Problems to work on:
**a.** In the piece on the deaths of women, for how many days does the woman who calls a taxi go missing before her body is found?
**b.** Extend the piece on the deaths of women from where it stops, keeping its voice.

Document segment:
/---
Trigger warning, rape and gruesome details about the deaths of women.

Picture this, you, a woman, taken ill at 4. a.m so you decide to call a taxi to take you to the nearest hospital. You don’t make it to the hospital. Instead, you go missing for 6 days before your body is found at the city mortuary, a wound on the forehead, another on the cheek, a cut on your abdomen and fractured legs. Can you see it clearly in your head? Looks and sounds like a crime television series or a hurriedly written crime novel.

Let’s take our imagination a notch higher. This is still you, young, full of life, expectant, probably excited to meet your new baby then one night while in your house with your husband, your neighbours hear you scream for help. You are definitely in pain. You scream and say that he is killing you. You proceed to scream for help for exactly four hours…you, pregnant, being beaten to a pulp, screaming for four hours. Absolutely no help. So you die. Your autopsy says the cause of death is strangulation. Hmm, it probably still sounds fictional, no? I mean, who would beat up an expectant woman?
\---
The data:
/---
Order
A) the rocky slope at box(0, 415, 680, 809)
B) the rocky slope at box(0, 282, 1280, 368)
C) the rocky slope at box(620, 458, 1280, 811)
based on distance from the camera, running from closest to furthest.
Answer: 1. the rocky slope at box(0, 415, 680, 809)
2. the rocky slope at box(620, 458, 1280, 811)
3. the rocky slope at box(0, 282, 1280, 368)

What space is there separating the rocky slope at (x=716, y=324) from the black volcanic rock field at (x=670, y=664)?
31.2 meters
\---
Results for the exercise:
**a.** Six days.

**b.**
Okay, still with me? Last one. We are an imaginative lot, aren’t we? You, in your twenties and expecting the governor’s child, definitely excited, in love even. You are lured to a meeting and the next thing we know is your body is found in a thicket, stabbed in the neck, back and abdomen and, according to the post-mortem, bled to death. Your unborn child also stabbed through the spine and the knife exiting through the stomach. I know. It sounds like it’s straight from one of Stephen King’s horror novels.

I wish it was. I wish with all my heart it was fictional and false. I wish all these stories were from crime tv series or from books. These stories are real. These deaths actually happened. Before I type any further, I will say their names.

Mildred Odira.

Beryl Ouma.

Sharon Otieno.

I will also speak for the big number of Kenyan women who have died preventable deaths. This year alone, statistics from Counting Dead Women Kenya-2019, an organization that does the incredibly difficult work of collating the number and stories of Kenyan women who are killed through violence reported that 21 women have been brutally murdered so far. All the women were killed between 2ndJanuary and 25th February. These are the only reported deaths. I get livid when I think of all the unreported deaths of women who have died previously before 2019. Every few hours a woman in Kenya is killed. From these stories, it’s clear that a large percentage of perpetrators are people they know, people who live with them at home.

And this is the reason why I and other women will march.

We march because these women’s stories are important and deserve to be told.

We march because we want to say their names.

We march because our slain sisters did not deserve to die such preventable deaths.

We march because these women were black like us, mothers like us; Kenyans like us, young like us, old like us, human like us.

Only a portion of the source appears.